Veiller à ce que l’IA favorise les droits de l’homme en ligne
⇒ La technologie ne peut pas se substituer à la gouvernance
- La plupart des modèles d’IA sont très opaques
- dépendent du traitement de milliards de points de données
- et sont sous le contrôle d’une poignée d’entreprises qui en révèlent peu sur leur développement et leur formation
Leur structure opaque est fondamentalement en contradiction avec des valeurs démocratiques telles que la transparence, la proportionnalité et la responsabilité, et leurs entrées d’information sont souvent des foyers potentiels de biais.
Les entreprises qui créent ou déploient des systèmes d’IA, des start-ups les plus récentes aux géants les plus établis, devraient cultiver une compréhension des efforts précédents visant à renforcer la responsabilité des plates-formes, qui ont produit à la fois des succès et des échecs au cours de la dernière décennie.

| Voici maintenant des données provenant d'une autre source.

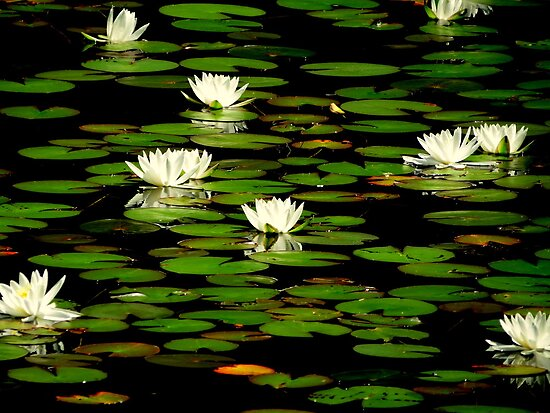 The Lily Pond...Waldport, Oregon by trueblvr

Compte tenu de la tendance naturelle du secteur privé à se concentrer sur la génération de profits, les IA devraient être supervisées par un public informé, un groupe mondial d’organisations de la société civile et des régulateurs habilités.
⇒ La réglementation gouvernemental
- La réglementation gouvernementale doit viser à offrir plus de transparence
- à fournir des mécanismes efficaces de surveillance publique
- et à privilégier la protection des droits de l’homme
Lorsqu’ils sont conçus et utilisés de manière sûre et équitable, les systèmes d’IA peuvent aider les personnes à échapper à la censure autoritaire, à contrer les informations fausses et trompeuses, à surveiller les élections pour s’assurer qu’elles sont libres et crédibles, et à renforcer la documentation des abus des droits de l’homme.

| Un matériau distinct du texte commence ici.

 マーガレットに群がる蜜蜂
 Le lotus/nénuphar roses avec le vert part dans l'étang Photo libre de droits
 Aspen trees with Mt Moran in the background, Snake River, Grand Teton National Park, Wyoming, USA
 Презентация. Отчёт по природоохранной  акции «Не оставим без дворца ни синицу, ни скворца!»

Pour instaurer une gouvernance de l’IA efficace et respectueuse des droits, la société civile doit être associée dès le début. Les organisations à but non lucratif, les journalistes d’investigation et les militants des droits de l’homme ont été des acteurs indispensables derrière les succès passés de la liberté sur internet. Entre autres contributions, ils peuvent créer et maintenir une pression publique et inciter à l’action des législateurs, des régulateurs et de l’industrie.
Une défense efficace de la liberté sur internet nécessite non seulement le développement de systèmes de gouvernance de l’IA, mais aussi la résolution des menaces de longue date pesant sur la vie privée, la liberté d’expression et l’accès à l’information qui ont sapé l’environnement numérique plus large.